If you like your Sonic Youth records to be sprawling and jammy, In/Out/In is the album for you.
Released today through Three Lobed Recordings for the label’s 20th anniversary, In/Out/In is culled from the final decade of Sonic Youth’s illustrious life, proving that the group were still a force to be reckoned with right up to their last breath.
Songs like “In & Out” show off the band’s kosmische roots, with their clanging repetitive beats, Damo Suzuki-like whispers and celestial guitar noodlings. Similarly, the Musique concrète-like “Social Static” sounds like what would happen if Faust were to hijack one of the Grateful Dead’s Space > Feedback jams.

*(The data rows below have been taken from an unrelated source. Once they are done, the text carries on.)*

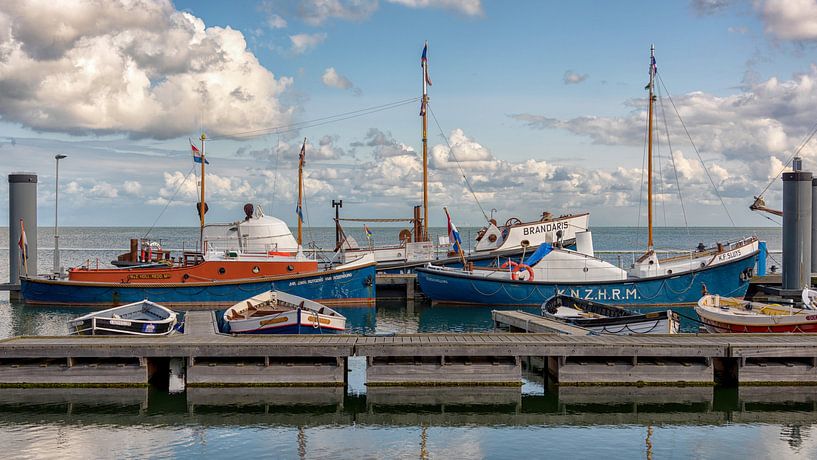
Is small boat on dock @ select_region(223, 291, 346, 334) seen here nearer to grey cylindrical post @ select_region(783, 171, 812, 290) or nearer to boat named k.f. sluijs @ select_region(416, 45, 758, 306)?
boat named k.f. sluijs @ select_region(416, 45, 758, 306)

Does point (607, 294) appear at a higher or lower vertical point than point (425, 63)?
lower

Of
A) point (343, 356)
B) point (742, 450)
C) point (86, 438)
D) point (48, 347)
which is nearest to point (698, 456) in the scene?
point (742, 450)

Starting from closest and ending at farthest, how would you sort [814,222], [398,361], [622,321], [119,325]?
[398,361] → [119,325] → [622,321] → [814,222]

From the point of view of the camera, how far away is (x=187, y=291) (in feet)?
119

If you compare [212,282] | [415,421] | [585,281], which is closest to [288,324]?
[415,421]

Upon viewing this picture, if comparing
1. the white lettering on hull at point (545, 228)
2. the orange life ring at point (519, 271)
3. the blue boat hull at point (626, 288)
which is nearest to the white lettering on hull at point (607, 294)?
the blue boat hull at point (626, 288)

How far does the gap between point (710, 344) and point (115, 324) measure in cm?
1474

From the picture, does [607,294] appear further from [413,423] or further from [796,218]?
[413,423]

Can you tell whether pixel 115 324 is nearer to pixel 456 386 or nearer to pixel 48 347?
pixel 48 347

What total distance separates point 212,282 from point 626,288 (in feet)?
58.7

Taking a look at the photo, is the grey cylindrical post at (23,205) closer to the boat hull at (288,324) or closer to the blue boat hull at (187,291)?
the blue boat hull at (187,291)

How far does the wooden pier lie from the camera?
18125mm

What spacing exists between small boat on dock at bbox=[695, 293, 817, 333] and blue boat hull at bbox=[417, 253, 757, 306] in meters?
10.5

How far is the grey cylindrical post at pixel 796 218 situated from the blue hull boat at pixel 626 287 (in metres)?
5.02
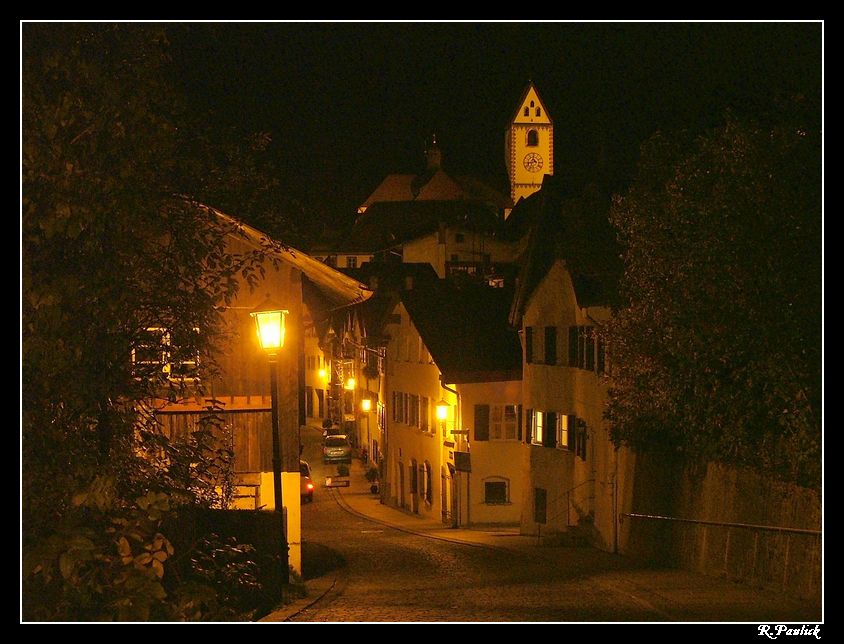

Yet the ultimate push-comes-to-shove highlights on this record for me are the opening and closing tracks. The record begins with a nine and-a-half minute meditative piece called “Basement Contender,” which glides smoothly with sunny, yet roughened guitars and a hypnotically propulsive drum pattern. The piece’s raw lo-fi sound and earthy looseness brings to mind the likes of Träd Gräs och Stenar, and the more recent works of Chris Forsyth, showing that Sonic Youth’s music is truly timeless.
The final track, “Out & In,” on the other hand, starts to edge into almost Bardo Pond territory, with its walls of thunderous fuzz and sludgy riffs. This is Kim Gordon, Thurston Moore and company reaching their ultimate acid rock peak and launching as deeply into the cosmos as any other space rock band. Imagine if Hawkwind was covered by the Melvins, and you’ll get a good idea of what this song sounds like.
There are not many compilations of shelved studio recordings that can be deemed as essential as a band’s foundational set of albums, but In/Out/In is certainly one of those. Sonic Youth fans of all stripes will love this release, as will any devotee of the recent wave of improv-rock artists (especially Ryley Walker, Garcia Peoples and Sunwatchers).